Siedlungs-Moratorium in Israel läuft aus: USA fordern keinen Baustopp mehr

Rückschlag für den Friedensprozess: Die USA verzichten auf einen 90-tägigen Stopp des Siedlungsbaus. Israels Verteidigungsminister äußerte sich pessimistisch über die Verhandlungen.

Jüdische Siedlung Givat Zeev bei Jerusalem. Bild: dpa

JERUSALEM/WASHINGTON/RAMALLAH dpa/afp | Die USA wollen nach Presseberichten nicht länger versuchen, Israel zu einem 90-tägigen Siedlungsstopp im Westjordanland zu bewegen. Wie amerikanische und israelische Zeitungen in der Nacht zum Mittwoch übereinstimmend berichteten, seien entsprechende Gespräche aufgegeben worden.

Die Regierung von Präsident Barack Obama hatte Israel zur Wiederbelebung der Friedensgespräche mit den Palästinensern Mitte November umfangreiche Hilfen im Gegenzug für ein Siedlungsmoratorium in Aussicht gestellt.

Nach drei Wochen fruchtloser Verhandlungen habe Washington sich jetzt zur Einstellung der Bemühungen entschieden, weil auch eine 90-tägige Frist keine von den USA erhofften Fortschritte in Kernfragen erbracht hätte, berichtete die New York Times online. "Es gab zu unterschiedliche Erwartungen über die Bedingungen des Moratoriums, die zu besprechenden Themen während des Moratoriums und was passieren soll, wenn das Moratorium ausläuft", zitierte das Blatt einen namentlich nicht genannten Regierungsbeamten.

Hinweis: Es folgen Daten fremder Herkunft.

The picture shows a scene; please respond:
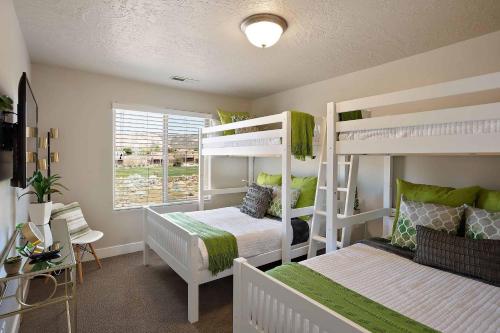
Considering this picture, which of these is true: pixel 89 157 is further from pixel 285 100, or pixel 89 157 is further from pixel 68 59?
pixel 285 100

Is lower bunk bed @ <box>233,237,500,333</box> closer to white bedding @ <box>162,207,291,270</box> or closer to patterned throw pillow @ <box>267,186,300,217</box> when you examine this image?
white bedding @ <box>162,207,291,270</box>

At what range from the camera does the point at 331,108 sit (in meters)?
2.05

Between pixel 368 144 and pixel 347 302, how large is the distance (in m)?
1.07

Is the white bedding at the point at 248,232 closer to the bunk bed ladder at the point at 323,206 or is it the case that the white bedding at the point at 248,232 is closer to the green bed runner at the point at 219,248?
the green bed runner at the point at 219,248

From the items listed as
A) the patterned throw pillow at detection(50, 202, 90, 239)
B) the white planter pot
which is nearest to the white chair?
the patterned throw pillow at detection(50, 202, 90, 239)

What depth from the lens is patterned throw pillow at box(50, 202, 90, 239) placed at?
2801 mm

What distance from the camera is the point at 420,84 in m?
2.60

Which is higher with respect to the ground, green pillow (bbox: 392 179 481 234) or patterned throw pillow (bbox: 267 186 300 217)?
green pillow (bbox: 392 179 481 234)

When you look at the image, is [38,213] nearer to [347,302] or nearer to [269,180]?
[347,302]

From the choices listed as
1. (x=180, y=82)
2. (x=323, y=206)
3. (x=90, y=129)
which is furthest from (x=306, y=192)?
(x=90, y=129)

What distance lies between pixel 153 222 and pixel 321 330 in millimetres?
2284

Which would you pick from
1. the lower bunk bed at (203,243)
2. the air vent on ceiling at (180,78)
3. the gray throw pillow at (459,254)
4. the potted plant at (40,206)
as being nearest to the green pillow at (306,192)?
the lower bunk bed at (203,243)

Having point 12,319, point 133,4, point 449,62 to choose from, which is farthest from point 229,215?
point 449,62

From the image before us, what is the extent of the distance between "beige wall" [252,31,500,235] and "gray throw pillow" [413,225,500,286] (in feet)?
2.91
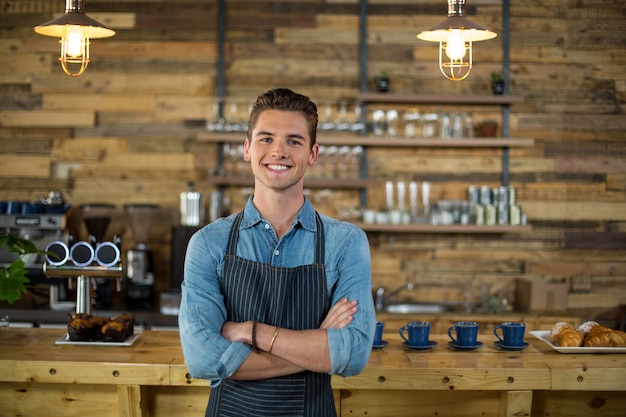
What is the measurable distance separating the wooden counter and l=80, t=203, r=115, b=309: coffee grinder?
1.88 meters

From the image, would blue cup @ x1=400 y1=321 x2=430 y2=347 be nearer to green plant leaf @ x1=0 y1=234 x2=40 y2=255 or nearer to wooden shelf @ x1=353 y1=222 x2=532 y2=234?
green plant leaf @ x1=0 y1=234 x2=40 y2=255

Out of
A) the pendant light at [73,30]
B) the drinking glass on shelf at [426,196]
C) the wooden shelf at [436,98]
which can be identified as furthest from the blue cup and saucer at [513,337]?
the wooden shelf at [436,98]

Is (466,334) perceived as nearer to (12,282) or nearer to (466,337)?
(466,337)

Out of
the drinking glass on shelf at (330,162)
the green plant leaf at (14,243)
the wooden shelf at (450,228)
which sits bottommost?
the wooden shelf at (450,228)

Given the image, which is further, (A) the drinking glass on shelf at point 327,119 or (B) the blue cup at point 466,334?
(A) the drinking glass on shelf at point 327,119

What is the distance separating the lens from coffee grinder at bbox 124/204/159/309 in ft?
17.1

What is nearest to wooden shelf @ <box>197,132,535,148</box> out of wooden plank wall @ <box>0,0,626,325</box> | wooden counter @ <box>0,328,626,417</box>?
wooden plank wall @ <box>0,0,626,325</box>

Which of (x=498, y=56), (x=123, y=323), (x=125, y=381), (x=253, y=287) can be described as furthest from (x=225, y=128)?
(x=253, y=287)

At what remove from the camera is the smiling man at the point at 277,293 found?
223 cm

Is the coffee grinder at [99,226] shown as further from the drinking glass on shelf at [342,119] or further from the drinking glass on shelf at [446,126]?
the drinking glass on shelf at [446,126]

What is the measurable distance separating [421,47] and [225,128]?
145cm

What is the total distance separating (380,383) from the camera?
9.59 ft

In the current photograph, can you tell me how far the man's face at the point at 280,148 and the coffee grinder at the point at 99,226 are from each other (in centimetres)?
299

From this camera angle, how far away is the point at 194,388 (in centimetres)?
315
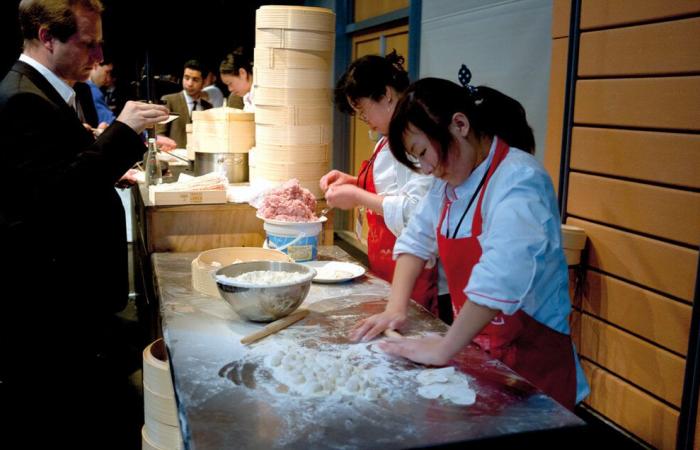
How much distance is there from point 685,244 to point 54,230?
2.44 meters

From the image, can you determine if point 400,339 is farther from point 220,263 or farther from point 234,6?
point 234,6

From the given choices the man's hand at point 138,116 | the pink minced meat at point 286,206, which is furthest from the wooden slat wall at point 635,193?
the man's hand at point 138,116

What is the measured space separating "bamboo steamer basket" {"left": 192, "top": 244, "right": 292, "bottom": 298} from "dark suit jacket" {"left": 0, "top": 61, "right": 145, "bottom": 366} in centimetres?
43

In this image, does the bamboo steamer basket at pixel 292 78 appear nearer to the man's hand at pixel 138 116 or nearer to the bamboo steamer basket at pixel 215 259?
the man's hand at pixel 138 116

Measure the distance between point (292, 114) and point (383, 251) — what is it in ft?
2.68

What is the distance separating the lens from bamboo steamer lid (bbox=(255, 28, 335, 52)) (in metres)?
2.96

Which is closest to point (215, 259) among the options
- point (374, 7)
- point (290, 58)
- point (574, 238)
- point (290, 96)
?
point (290, 96)

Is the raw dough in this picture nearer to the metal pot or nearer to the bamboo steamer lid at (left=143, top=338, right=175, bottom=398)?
the bamboo steamer lid at (left=143, top=338, right=175, bottom=398)

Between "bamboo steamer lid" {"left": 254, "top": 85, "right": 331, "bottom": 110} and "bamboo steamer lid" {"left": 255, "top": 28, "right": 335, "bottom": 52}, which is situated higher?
"bamboo steamer lid" {"left": 255, "top": 28, "right": 335, "bottom": 52}

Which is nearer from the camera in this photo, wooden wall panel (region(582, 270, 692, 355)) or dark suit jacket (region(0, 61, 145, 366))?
dark suit jacket (region(0, 61, 145, 366))

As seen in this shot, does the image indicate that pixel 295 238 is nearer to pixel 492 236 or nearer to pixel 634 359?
pixel 492 236

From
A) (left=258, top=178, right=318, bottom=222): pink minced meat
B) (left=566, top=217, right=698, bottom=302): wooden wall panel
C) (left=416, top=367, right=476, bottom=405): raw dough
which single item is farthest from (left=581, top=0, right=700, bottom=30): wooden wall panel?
(left=416, top=367, right=476, bottom=405): raw dough

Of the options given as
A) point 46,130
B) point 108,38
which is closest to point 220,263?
point 46,130

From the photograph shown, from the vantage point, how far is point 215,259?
2.43 metres
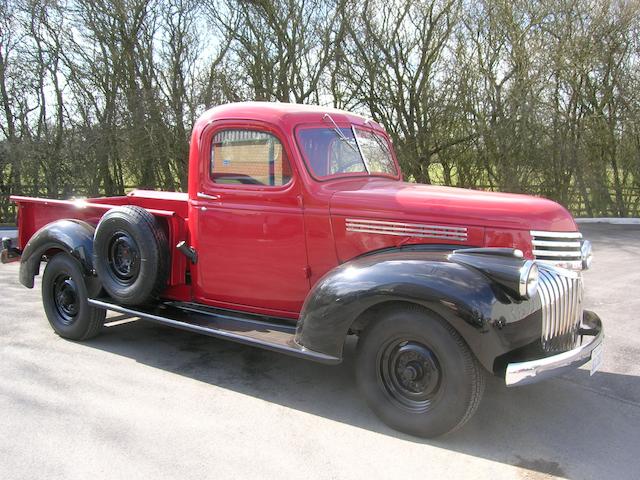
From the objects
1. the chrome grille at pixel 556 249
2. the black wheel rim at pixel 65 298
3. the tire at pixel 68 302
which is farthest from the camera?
the black wheel rim at pixel 65 298

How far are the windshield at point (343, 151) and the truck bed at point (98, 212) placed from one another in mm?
1273

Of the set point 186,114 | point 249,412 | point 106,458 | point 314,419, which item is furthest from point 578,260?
point 186,114

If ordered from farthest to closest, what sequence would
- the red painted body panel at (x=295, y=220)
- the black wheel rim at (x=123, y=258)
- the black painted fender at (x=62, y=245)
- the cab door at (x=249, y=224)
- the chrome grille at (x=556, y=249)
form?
the black painted fender at (x=62, y=245)
the black wheel rim at (x=123, y=258)
the cab door at (x=249, y=224)
the red painted body panel at (x=295, y=220)
the chrome grille at (x=556, y=249)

Die Verhandlungen mit beiden Seiten hätten gezeigt, dass auch ein neues Moratorium keine Grundlage für ein Rahmenabkommen zwischen Israelis und Palästinensern gebildet hätte, berichtete auch die Jerusalem Post. Die Vermittlungsbemühungen der USA müssen zurück aufs Reißbrett, schrieb das Blatt.

Ein US-Regierungsvertreter habe angekündigt, dass sich Washington "in den kommenden Tagen und Wochen" mit beiden Seiten und anderen Ländern in der Region über "substanzielle Kernfragen" abstimmen wolle.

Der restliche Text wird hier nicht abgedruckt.